- [Assignment]
Print the whole listing, keeping every line exactly as given.

- [Records]

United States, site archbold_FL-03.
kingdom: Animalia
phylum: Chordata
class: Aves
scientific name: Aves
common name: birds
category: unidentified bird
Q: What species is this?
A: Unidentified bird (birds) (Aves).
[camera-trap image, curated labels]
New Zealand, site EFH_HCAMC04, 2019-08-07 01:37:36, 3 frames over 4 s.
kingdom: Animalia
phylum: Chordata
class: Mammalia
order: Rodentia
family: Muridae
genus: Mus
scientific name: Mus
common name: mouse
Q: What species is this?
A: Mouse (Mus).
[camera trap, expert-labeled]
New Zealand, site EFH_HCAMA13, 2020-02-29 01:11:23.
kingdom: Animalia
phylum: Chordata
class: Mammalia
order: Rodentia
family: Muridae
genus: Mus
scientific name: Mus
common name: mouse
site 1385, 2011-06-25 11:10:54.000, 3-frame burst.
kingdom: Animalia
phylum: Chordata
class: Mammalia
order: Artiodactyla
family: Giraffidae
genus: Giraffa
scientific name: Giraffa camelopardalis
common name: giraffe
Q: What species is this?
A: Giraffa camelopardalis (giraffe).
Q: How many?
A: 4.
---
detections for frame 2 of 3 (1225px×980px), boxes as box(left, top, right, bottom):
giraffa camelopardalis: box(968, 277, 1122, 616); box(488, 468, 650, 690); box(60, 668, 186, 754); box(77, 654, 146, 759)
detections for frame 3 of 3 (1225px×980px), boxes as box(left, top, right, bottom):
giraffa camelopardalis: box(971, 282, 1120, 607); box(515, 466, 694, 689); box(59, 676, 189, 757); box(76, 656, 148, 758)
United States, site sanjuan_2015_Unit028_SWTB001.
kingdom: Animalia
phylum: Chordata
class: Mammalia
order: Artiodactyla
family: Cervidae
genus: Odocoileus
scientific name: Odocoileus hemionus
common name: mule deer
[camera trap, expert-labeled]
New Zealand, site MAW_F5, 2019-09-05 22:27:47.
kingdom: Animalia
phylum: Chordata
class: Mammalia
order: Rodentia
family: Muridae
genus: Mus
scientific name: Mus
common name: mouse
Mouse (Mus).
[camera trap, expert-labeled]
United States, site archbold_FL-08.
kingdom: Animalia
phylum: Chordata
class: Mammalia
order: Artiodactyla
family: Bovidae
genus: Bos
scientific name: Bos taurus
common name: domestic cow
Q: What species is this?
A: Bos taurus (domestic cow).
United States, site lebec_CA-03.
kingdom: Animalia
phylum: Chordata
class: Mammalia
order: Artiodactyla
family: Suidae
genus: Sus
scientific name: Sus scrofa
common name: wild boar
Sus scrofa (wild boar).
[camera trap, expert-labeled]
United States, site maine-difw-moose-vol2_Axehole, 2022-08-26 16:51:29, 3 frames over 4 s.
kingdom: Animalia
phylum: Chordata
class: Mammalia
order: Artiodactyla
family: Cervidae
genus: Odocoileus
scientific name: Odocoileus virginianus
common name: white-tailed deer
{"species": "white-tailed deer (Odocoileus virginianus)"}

- [Solution to this problem]
United States, site archbold_FL-03.
kingdom: Animalia
phylum: Chordata
class: Aves
scientific name: Aves
common name: birds
category: unidentified bird
Q: What species is this?
A: Unidentified bird (birds) (Aves).
[camera-trap image, curated labels]
New Zealand, site EFH_HCAMC04, 2019-08-07 01:37:36, 3 frames over 4 s.
kingdom: Animalia
phylum: Chordata
class: Mammalia
order: Rodentia
family: Muridae
genus: Mus
scientific name: Mus
common name: mouse
Q: What species is this?
A: Mouse (Mus).
[camera trap, expert-labeled]
New Zealand, site EFH_HCAMA13, 2020-02-29 01:11:23.
kingdom: Animalia
phylum: Chordata
class: Mammalia
order: Rodentia
family: Muridae
genus: Mus
scientific name: Mus
common name: mouse
site 1385, 2011-06-25 11:10:54.000, 3-frame burst.
kingdom: Animalia
phylum: Chordata
class: Mammalia
order: Artiodactyla
family: Giraffidae
genus: Giraffa
scientific name: Giraffa camelopardalis
common name: giraffe
Q: What species is this?
A: Giraffa camelopardalis (giraffe).
Q: How many?
A: 4.
---
detections for frame 2 of 3 (1225px×980px), boxes as box(left, top, right, bottom):
giraffa camelopardalis: box(968, 277, 1122, 616); box(488, 468, 650, 690); box(60, 668, 186, 754); box(77, 654, 146, 759)
detections for frame 3 of 3 (1225px×980px), boxes as box(left, top, right, bottom):
giraffa camelopardalis: box(971, 282, 1120, 607); box(515, 466, 694, 689); box(59, 676, 189, 757); box(76, 656, 148, 758)
United States, site sanjuan_2015_Unit028_SWTB001.
kingdom: Animalia
phylum: Chordata
class: Mammalia
order: Artiodactyla
family: Cervidae
genus: Odocoileus
scientific name: Odocoileus hemionus
common name: mule deer
[camera trap, expert-labeled]
New Zealand, site MAW_F5, 2019-09-05 22:27:47.
kingdom: Animalia
phylum: Chordata
class: Mammalia
order: Rodentia
family: Muridae
genus: Mus
scientific name: Mus
common name: mouse
Mouse (Mus).
[camera trap, expert-labeled]
United States, site archbold_FL-08.
kingdom: Animalia
phylum: Chordata
class: Mammalia
order: Artiodactyla
family: Bovidae
genus: Bos
scientific name: Bos taurus
common name: domestic cow
Q: What species is this?
A: Bos taurus (domestic cow).
United States, site lebec_CA-03.
kingdom: Animalia
phylum: Chordata
class: Mammalia
order: Artiodactyla
family: Suidae
genus: Sus
scientific name: Sus scrofa
common name: wild boar
Sus scrofa (wild boar).
[camera trap, expert-labeled]
United States, site maine-difw-moose-vol2_Axehole, 2022-08-26 16:51:29, 3 frames over 4 s.
kingdom: Animalia
phylum: Chordata
class: Mammalia
order: Artiodactyla
family: Cervidae
genus: Odocoileus
scientific name: Odocoileus virginianus
common name: white-tailed deer
{"species": "white-tailed deer (Odocoileus virginianus)"}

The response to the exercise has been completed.